Stored items
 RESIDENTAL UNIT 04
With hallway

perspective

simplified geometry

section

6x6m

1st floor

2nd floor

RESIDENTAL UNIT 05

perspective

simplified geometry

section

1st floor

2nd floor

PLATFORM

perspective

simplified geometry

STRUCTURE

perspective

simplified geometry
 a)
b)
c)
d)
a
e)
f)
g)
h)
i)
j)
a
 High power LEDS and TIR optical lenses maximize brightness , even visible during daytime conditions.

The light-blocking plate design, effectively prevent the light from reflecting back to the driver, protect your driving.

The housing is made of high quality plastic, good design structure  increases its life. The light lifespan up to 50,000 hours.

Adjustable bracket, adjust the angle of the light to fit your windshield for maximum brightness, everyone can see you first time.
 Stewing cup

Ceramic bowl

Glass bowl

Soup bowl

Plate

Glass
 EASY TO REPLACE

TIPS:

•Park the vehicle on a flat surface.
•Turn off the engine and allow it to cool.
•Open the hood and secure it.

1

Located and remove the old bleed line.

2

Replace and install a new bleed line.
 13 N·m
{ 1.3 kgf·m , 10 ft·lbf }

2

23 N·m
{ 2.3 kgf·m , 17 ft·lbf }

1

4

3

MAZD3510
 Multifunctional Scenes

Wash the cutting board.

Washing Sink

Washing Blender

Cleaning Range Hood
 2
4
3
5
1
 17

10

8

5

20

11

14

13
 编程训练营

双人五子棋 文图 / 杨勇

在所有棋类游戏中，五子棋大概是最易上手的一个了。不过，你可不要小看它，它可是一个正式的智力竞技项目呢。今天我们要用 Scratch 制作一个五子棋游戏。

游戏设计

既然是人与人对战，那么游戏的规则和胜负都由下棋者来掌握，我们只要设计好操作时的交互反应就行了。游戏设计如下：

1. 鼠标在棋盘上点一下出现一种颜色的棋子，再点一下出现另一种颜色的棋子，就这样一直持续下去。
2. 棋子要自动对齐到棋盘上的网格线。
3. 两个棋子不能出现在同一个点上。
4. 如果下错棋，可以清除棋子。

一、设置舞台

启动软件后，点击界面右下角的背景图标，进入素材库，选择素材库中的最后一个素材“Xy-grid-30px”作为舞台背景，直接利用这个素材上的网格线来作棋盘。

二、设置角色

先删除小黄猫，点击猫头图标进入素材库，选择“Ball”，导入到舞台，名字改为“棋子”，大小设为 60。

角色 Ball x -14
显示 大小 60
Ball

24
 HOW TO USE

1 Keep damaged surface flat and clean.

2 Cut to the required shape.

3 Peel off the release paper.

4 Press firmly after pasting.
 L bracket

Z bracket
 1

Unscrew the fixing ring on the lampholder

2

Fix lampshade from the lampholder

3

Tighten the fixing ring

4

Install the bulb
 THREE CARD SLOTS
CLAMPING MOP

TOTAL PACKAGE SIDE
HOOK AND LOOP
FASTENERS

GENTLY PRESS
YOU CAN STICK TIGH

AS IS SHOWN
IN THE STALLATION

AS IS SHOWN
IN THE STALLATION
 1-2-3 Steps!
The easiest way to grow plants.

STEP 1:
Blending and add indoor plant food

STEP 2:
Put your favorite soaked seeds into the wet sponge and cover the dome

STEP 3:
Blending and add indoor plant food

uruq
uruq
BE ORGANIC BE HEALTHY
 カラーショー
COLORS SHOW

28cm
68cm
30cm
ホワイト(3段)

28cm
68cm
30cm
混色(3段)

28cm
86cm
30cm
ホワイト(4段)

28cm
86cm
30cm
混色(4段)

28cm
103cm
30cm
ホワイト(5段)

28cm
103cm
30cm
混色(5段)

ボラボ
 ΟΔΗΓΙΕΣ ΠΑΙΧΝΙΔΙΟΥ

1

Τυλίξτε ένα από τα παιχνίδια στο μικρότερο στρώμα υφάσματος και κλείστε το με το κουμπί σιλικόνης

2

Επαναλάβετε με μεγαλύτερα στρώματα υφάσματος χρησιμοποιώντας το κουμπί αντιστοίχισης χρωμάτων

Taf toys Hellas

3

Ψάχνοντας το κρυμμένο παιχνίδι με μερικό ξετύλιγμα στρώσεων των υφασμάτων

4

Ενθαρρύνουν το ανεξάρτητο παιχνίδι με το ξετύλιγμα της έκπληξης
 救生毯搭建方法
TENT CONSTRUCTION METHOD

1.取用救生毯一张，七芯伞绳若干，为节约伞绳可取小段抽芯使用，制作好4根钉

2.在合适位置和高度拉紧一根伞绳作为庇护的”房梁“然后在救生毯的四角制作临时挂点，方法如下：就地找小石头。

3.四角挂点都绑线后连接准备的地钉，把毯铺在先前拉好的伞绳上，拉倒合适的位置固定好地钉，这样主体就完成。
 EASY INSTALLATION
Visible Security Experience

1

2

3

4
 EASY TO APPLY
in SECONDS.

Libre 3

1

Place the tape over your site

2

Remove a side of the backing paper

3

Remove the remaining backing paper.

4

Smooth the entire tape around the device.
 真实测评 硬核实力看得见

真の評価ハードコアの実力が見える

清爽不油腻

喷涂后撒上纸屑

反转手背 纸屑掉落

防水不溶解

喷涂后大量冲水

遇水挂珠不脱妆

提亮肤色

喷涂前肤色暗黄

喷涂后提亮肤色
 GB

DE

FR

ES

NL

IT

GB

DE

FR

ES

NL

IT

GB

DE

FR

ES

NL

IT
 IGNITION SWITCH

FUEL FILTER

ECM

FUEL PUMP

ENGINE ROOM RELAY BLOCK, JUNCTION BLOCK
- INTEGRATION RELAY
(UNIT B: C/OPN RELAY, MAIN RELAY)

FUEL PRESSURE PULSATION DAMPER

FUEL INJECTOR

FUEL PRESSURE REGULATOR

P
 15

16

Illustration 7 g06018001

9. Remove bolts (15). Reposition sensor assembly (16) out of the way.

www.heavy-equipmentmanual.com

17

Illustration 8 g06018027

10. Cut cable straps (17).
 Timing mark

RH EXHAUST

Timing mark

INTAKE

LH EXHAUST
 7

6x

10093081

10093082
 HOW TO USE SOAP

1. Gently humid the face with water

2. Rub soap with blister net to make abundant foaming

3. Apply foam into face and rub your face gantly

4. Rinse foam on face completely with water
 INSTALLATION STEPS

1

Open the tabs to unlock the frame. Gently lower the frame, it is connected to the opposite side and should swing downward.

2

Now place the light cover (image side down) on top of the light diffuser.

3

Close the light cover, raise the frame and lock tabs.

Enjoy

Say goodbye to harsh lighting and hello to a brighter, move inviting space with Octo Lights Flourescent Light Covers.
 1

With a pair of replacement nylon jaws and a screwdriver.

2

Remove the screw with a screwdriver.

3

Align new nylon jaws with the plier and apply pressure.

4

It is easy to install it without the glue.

_About this task_
Send back the lines of the records word for word, from the very first through the line containing "The light-blocking plate".

_Result below_
 RESIDENTAL UNIT 04
With hallway

perspective

simplified geometry

section

6x6m

1st floor

2nd floor

RESIDENTAL UNIT 05

perspective

simplified geometry

section

1st floor

2nd floor

PLATFORM

perspective

simplified geometry

STRUCTURE

perspective

simplified geometry
 a)
b)
c)
d)
a
e)
f)
g)
h)
i)
j)
a
 High power LEDS and TIR optical lenses maximize brightness , even visible during daytime conditions.

The light-blocking plate design, effectively prevent the light from reflecting back to the driver, protect your driving.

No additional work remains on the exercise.